Thorn and Palmer also included six new sabermetric statistics for batters and fielders, and eight for pitchers. Some of these, such as runs created, were developed by statisticians like Bill James, but most were of Palmer's design. Most importantly, Thorn and Palmer normalized both conventional and new statistics for era and home park. Their most important new statistic was on-base plus slugging (OPS, today commonly seen on baseball cards and scoreboards) for all batters since 1876 for whom bases on balls were recorded. As OPS+ the statistic was normalized for season and home park, thus permitting direct comparison of the impact of players across generations, such as Babe Ruth in 1927 and Barry Bonds in 2001.

The first edition of the book included over 1,500 pages of statistics for all of the then 13,160 players in the history of the game.
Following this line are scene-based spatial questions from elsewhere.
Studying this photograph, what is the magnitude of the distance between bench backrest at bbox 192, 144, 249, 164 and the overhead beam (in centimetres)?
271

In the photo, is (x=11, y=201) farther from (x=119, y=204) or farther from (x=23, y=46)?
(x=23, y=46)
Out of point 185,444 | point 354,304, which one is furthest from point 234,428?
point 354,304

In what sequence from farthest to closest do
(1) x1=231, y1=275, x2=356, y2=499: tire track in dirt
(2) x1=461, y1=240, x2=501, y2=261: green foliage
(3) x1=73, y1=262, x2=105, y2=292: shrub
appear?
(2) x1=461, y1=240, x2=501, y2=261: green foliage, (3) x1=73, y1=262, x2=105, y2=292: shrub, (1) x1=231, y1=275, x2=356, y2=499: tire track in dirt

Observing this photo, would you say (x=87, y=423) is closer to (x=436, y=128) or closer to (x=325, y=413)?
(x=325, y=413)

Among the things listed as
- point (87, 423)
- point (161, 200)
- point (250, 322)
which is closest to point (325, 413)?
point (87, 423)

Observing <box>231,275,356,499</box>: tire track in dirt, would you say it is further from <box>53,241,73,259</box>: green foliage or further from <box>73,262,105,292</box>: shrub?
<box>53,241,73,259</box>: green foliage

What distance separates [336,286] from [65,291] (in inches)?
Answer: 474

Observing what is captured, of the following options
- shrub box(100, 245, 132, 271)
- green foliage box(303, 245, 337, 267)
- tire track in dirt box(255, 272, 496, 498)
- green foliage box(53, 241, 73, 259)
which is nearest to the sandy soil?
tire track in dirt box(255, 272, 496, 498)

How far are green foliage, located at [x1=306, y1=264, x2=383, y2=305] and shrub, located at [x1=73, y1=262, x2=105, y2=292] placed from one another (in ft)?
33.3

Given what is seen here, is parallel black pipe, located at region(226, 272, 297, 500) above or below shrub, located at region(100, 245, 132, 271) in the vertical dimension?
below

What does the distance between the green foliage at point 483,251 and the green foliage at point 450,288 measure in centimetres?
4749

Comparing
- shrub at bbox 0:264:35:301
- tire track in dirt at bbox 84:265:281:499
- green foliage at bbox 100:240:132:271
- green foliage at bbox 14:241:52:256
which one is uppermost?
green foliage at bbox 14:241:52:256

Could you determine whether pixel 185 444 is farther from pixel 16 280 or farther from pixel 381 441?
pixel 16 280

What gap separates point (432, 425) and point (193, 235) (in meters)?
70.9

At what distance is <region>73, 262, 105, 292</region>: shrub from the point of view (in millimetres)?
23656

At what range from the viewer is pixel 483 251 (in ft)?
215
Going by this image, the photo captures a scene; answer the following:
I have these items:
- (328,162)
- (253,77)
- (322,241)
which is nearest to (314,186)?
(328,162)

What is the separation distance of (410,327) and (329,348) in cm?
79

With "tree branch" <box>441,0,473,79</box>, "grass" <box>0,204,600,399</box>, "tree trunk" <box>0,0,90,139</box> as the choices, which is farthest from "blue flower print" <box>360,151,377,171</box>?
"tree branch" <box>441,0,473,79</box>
The Player Register section provided 27 batting, baserunning, and fielding statistics, broken out by year and team. The Pitcher Register included 28 pitching, batting, baserunning, and fielding statistics. The All-Time Leaders section included the top 100 all-time and single-season leaders in each of 95 categories.

The Roster section included the regular players, pitchers, key substitutes, and managers for all 2,010 team seasons in the history of professional baseball going back to 1871. These were grouped alphabetically by city and then by one of the six leagues: the National Association, Union Association, Players' League, Federal League, National League, and the American League. It also included a Manager Roster, a Coach Roster, and an Umpire Roster.

The Home-Road Statistics section illustrated the powerful effects ballparks can have on batting and pitching performance. It included the won-lost and run-scoring characteristics of every park in the three most significant major leagues – the American and National Leagues and the American Association. It also included the home/road records for all teams in all leagues since 1871. Collectively, they enabled the creation of a Park Factor, a measure of batting or pitching in one ballpark compared to the average of other parks.

Total Baseball also included 41 chapters in six sections about all aspects of the game.

- The History – The History of Major League Baseball, Team Histories, Postseason Play, The All-Star Game, The Changing Game, and A Baseball Calendar.
- The Players – The Lives of the Players, Demographics, Foreign-Born Players, Baseball Families, No Minor League Experience, Baseball Nicknames, Mascots and Superstitions, Phantom Ballplayers, Scandals and Controversies, Tragedies and Shortened Careers, Managers, Coaches, and Umpires.
- The Highlights of the Game – Streaks and Feats, Awards and Honors, and Baseball Lore.
- Other Leagues – Black Ball, Rival Leagues, The Minor Leagues, Japanese Baseball, Baseball in the Caribbean, College Baseball, Baseball in the Armed Services, and Women in Baseball.
- The Game Off the Field – The Business of Baseball, Baseball and the Law, Trades and Free Agency, Baseball Commissioners, The Farm System, The Fans, Concessions, Baseball on the Air, and Baseball Betting.
- Appendices – Rules and Scoring, The City Series, and The Ultimate Baseball Library.

Total Baseball was “packaged” by Baseball Ink, a company founded by Thorn and David Reuther. Baseball Ink provided the contents which were edited by Rick Horgan, Senior Editor at Warner Books. Baseball Ink then designed the book, had it copyedited and proofread, then delivered it to Warner ready for the printer.

The first edition of Total Baseball was published in 1989 by Warner Books and sold 75,000 copies. Warner published the Total Baseball 1990 Update in 1990. It also published Total Baseball, Second Edition in 1991. The latest edition, its eighth, was published in 2004.